Turning over the pages of my old scrap book I find this little announcement taken from the El Paso Times: "Colonel Baylor and twenty of his rangers have just returned from a scout in the Guadalupe Mountains, in which they killed twenty-five turkeys, fifteen deer and two antelope."

On one of these hunting expeditions we had with us George Lloyd, who had been a ranger under Lieutenant Tays when his company was first mustered into service in El Paso County. We camped at Los Cornuvas, and here Lloyd had had an engagement with Indians. He went over the ground and gave us an interesting account of his fight. He said there were but twelve men in the scout, including Lieutenant Tays.

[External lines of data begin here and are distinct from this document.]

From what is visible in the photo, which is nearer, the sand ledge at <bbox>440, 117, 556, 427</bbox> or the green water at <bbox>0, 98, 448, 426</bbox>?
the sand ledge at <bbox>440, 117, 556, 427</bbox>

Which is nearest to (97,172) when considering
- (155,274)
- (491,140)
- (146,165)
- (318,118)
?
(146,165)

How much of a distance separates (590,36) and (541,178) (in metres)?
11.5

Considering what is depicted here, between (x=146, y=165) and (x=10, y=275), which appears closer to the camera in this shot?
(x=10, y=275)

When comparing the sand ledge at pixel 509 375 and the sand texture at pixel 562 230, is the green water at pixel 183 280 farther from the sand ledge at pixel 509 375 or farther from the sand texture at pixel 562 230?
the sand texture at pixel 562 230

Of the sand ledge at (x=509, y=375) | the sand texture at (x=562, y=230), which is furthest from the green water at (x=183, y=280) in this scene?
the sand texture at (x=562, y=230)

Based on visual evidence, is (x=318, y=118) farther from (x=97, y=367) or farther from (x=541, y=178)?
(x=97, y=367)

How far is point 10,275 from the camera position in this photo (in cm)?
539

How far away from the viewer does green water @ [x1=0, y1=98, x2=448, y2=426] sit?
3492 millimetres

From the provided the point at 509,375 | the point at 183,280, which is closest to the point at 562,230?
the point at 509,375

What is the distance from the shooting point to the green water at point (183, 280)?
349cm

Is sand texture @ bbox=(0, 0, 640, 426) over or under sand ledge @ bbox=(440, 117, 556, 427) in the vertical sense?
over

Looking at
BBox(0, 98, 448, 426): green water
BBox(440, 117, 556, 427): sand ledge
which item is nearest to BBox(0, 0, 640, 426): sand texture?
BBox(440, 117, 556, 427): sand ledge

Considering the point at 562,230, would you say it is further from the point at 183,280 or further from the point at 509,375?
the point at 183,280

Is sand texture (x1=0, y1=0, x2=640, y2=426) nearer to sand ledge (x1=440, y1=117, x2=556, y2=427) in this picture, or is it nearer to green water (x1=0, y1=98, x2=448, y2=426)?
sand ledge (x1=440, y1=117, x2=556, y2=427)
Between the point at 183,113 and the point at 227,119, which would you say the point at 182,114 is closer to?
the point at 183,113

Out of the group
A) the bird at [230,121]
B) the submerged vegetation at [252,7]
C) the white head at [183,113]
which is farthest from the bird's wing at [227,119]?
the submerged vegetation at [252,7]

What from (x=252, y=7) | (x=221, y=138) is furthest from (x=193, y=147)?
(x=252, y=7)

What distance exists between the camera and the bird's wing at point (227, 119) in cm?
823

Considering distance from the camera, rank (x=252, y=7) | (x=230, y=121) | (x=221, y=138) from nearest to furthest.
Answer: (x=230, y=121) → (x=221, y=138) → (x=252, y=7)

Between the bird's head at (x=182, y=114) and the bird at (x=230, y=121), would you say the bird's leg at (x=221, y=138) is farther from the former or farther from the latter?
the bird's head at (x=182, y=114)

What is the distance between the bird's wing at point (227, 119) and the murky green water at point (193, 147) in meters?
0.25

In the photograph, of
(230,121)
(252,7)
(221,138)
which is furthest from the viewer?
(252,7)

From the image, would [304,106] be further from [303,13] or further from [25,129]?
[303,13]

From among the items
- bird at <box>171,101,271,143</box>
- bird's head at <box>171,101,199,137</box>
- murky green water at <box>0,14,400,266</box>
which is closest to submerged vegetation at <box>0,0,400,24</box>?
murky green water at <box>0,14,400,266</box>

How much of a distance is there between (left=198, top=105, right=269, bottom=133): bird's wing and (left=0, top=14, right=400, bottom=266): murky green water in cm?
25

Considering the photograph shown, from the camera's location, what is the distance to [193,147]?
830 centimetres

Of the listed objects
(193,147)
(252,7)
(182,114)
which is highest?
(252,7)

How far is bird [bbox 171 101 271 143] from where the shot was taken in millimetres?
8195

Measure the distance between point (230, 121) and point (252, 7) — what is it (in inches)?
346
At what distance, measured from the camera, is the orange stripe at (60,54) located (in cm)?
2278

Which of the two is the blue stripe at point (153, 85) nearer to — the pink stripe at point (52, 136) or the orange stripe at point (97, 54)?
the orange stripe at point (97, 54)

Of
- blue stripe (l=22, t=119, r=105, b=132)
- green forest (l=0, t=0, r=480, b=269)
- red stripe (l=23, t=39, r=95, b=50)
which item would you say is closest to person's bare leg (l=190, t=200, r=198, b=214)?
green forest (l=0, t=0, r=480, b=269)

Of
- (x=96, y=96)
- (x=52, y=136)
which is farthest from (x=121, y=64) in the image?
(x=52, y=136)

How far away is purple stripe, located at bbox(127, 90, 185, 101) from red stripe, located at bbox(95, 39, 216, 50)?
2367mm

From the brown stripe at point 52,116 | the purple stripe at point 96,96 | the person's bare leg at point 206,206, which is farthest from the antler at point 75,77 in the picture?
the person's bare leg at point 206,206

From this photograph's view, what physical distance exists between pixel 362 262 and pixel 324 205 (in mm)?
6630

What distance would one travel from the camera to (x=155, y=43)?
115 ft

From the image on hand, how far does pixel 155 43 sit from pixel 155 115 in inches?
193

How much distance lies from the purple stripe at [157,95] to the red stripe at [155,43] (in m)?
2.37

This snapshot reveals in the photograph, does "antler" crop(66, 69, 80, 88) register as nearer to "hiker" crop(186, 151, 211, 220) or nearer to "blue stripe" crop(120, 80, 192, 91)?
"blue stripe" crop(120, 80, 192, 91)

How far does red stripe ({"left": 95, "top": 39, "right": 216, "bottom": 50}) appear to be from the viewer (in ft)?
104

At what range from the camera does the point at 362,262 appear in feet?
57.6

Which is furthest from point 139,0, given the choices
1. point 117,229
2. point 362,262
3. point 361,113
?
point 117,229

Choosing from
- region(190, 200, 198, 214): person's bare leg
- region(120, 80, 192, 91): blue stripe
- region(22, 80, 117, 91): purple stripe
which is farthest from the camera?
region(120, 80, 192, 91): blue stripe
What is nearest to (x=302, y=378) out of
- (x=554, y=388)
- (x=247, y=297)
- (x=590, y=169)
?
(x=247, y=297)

In marching from Crow Springs to Los Cornuvas, a distance of thirty miles, six of the rangers were riding nearly a mile ahead of the others and on approaching Los Cornuvas made for some tinajas (water holes) up in those mountains. They rode around a point of rocks and met face to face some ten or twelve Indians coming out from the water. Indians and rangers were within forty feet before they discovered each other's presence and paleface and redskin literally fell off their horses,—the Indians seeking cover in the rocks above the trail while five of the rangers turned a somersault into a friendly arroyo.

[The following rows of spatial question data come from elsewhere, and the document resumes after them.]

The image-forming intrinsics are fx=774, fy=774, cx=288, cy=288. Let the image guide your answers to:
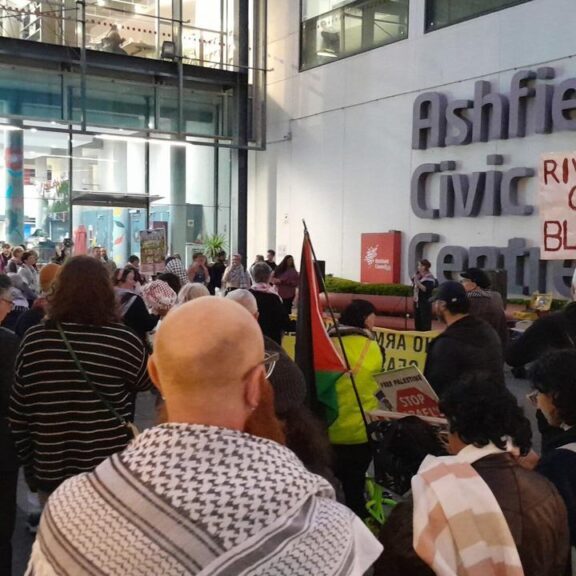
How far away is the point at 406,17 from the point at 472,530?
18.6 meters

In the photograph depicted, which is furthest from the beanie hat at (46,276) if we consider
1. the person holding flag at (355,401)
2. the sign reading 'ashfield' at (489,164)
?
the sign reading 'ashfield' at (489,164)

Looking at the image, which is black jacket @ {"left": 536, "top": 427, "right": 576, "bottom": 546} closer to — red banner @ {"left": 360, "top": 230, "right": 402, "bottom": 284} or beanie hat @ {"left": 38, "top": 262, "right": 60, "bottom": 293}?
beanie hat @ {"left": 38, "top": 262, "right": 60, "bottom": 293}

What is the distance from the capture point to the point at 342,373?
4508 millimetres

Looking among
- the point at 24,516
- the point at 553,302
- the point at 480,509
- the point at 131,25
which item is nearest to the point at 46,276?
the point at 24,516

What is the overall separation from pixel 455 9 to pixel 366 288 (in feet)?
22.0

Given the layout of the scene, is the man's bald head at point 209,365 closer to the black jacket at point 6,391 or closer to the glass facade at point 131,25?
the black jacket at point 6,391

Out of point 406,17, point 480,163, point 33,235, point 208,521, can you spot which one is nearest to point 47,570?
point 208,521

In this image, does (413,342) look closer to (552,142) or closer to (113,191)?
(552,142)

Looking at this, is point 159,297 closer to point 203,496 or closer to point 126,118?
point 203,496

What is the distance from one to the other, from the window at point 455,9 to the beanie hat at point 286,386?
14864 mm

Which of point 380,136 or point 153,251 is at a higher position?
point 380,136

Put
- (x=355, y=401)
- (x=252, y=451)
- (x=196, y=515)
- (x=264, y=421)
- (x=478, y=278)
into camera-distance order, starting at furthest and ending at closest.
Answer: (x=478, y=278) → (x=355, y=401) → (x=264, y=421) → (x=252, y=451) → (x=196, y=515)

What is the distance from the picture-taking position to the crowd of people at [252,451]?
1452mm

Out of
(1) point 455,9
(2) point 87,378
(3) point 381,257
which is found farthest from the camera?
(3) point 381,257
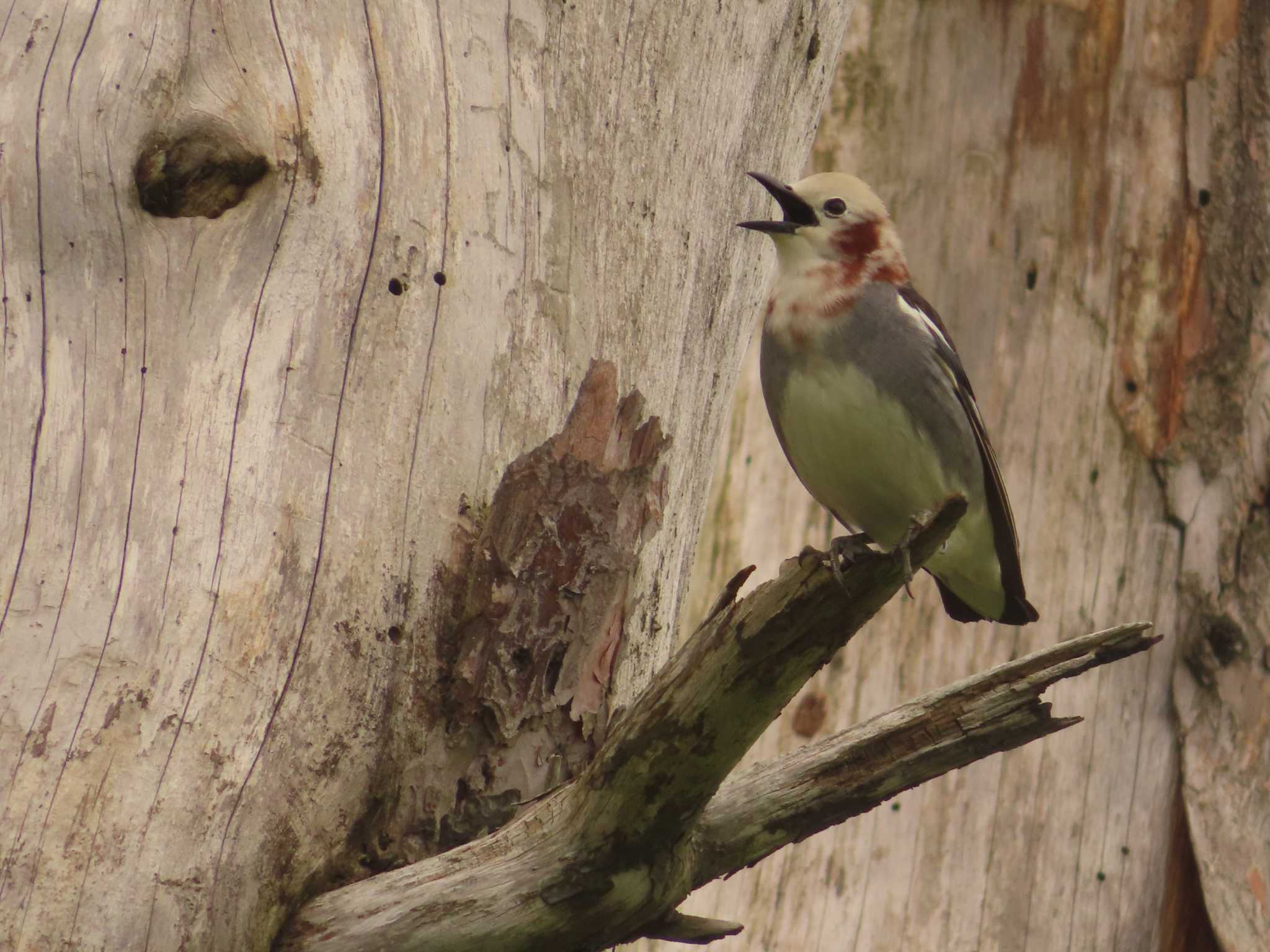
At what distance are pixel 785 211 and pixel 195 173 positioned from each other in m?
1.44

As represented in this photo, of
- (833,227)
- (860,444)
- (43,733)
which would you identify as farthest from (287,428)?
(833,227)

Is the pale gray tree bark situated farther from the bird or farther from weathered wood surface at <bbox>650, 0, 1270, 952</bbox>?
weathered wood surface at <bbox>650, 0, 1270, 952</bbox>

A ranger said to be a Russian nobleman and nihilist was killed early in the fight and buried on the spot where he fell. A headboard was placed to mark the grave, but the Indians soon defaced it by hacking at it with their knives whenever they passed the spot. Though he could have had splendid cover, the Russian stood upright according to the etiquette prevailing among British officers in the Transvaal and was shot through the brain.

In dismounting, Lloyd held on to the end of a thirty-foot stake rope that was tied around his horse's neck. Four of the dismounted scout wriggled their way down the creek and got away. In reloading his Winchester after shooting it empty Lloyd unfortunately slipped a .45 Colt's pistol cartridge into the magazine of his .44 Winchester and in attempting to throw a cartridge into his gun it jammed—catching him in a serious predicament. However, taking his knife from his pocket this fearless ranger coolly removed the screw that held the side plates of his Winchester together, took off the plates, removed the offending cartridge, replaced the plates, tightened up the screw, reloaded his gun and began firing. It takes a man with iron nerve to do a thing like that, and you meet such a one but once in a lifetime. Is it any wonder, then, that when I cast around for a man to go into Mexico with me to kidnap Baca I selected Lloyd out of the twenty men in camp?

Seeing that the Russian was dead and his companions gone, Lloyd crawled back down the arroyo, pulling his horse along the bank above until he was out of danger. The five rangers' horses, knowing where the water was, went right up into the rocks, where they were captured, saddles, bridles and all, by the Indians.

The redskins, as soon as Lloyd was gone, came out of hiding, took the Russian's Winchester and pistol and left. Lloyd was the only man of the six to save his horse, for the Indians, with their needle guns high up in the rocks, held Lieutenant Tays and the remainder of his force at bay.